[Treść zadania]
Kiedy według tekstu o Alfredzie Bauerze tygodnik „Die Zeit” opublikował artykuł na jego temat?

━━━ Tekst dokumentu ━━━

Niedawno za sprawą dziennikarzy tygodnika „Die Zeit”, światło dzienne ujrzała sensacyjna informacja dotycząca Alfreda Bauera, który przez ćwierć wieku kierował tą imprezą, będąc jej dyrektorem. Dla wielu ludzi związanych z kulturą filmową artykuł jaki ukazał się w tym czasopiśmie 30 stycznia 2017 roku, był szokiem. Dziennikarze powołujący się na dokumenty znajdujące się w Archiwum Federalnym oraz Archiwum Krajowym w Berlinie, ustalili bardzo ścisły związek Bauera z kinematografią III Rzeszy. Okazuje się, że był on wysokim funkcjonariuszem tak zwanej Filmowej Intendentury Rzeszy i to właśnie do jego obowiązków należał nadzór nad angażowaniem reżyserów i aktorów, którymi oczywiście musieli być wyłącznie ludzie popierający nazistowskie władze i jej ideologię. Dziennikarze w teczkach archiwalnych dokumentów, odszukali opinię o Bauerze, wynikało z niej, że był „zapalonym człowiekiem SA”, a jego „polityczne postawy są bez zarzutu”.
Sprawa niewątpliwie miała wymiar dużego skandalu, po II wojnie światowej Niemcy przeszły przez proces denazyfikacji, dlatego wiedza o tak wysoko postawionym funkcjonariuszu aparatu III Rzeszy powinna być ogólnie znana. Prawdą jest, że zacierał on ślady swojej hitlerowskiej działalności, nie przyznał się do tego, że był członkiem organizacji nazistowskich i podawał fałszywe informacje na temat swojego życia w czasach nazizmu, jak widać nie były jednak one weryfikowane.

━━━ Dostępne dane ━━━

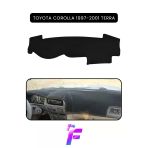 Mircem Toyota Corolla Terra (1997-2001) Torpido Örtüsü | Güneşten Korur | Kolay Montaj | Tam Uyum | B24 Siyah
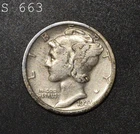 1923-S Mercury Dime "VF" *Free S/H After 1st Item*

━━━
━━━ Dostępne dane ━━━

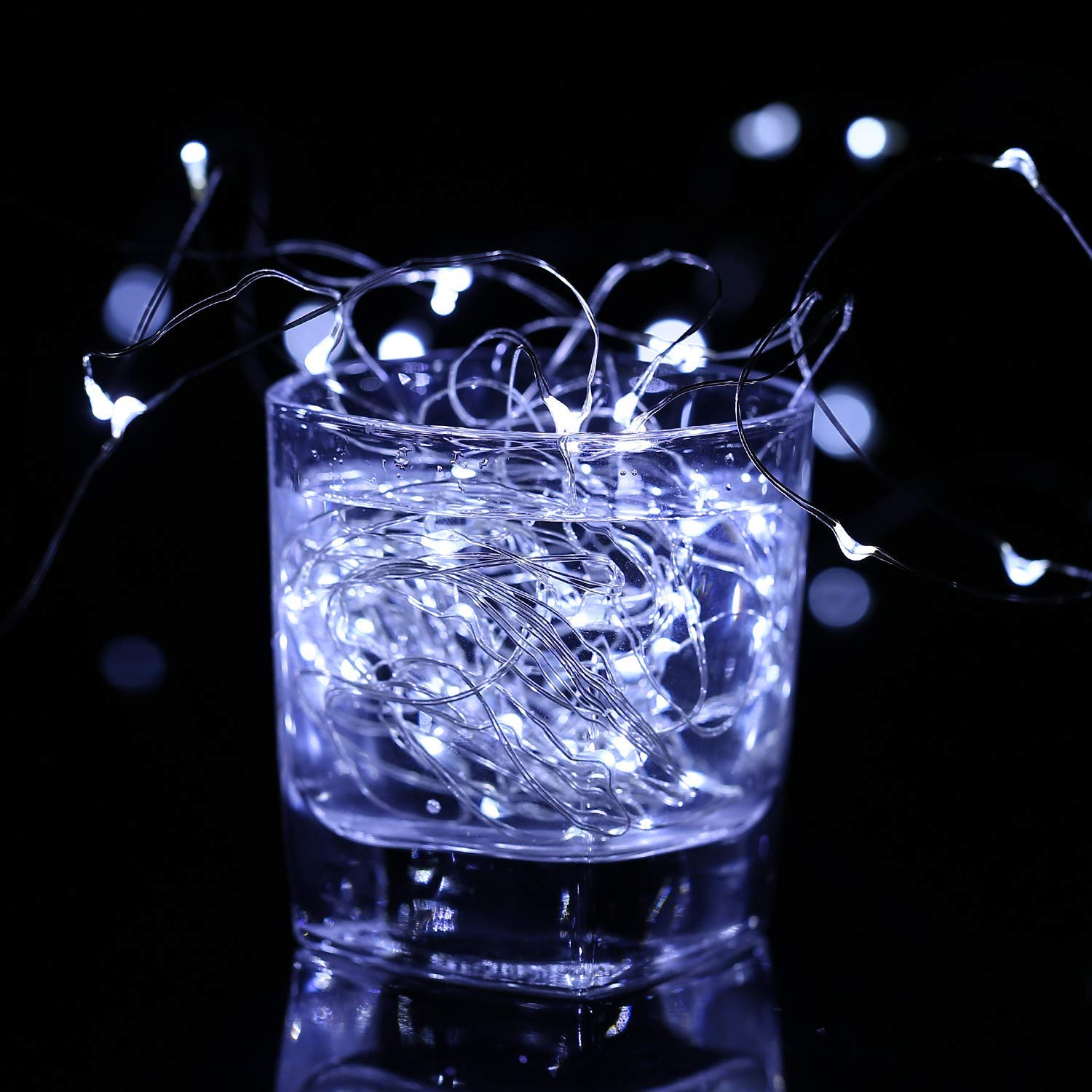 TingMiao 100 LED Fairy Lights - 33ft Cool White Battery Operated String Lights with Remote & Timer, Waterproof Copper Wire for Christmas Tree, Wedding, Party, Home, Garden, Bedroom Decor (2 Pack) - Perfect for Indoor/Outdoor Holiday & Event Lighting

━━━

[Wynik zadania]
30 stycznia 2017 roku.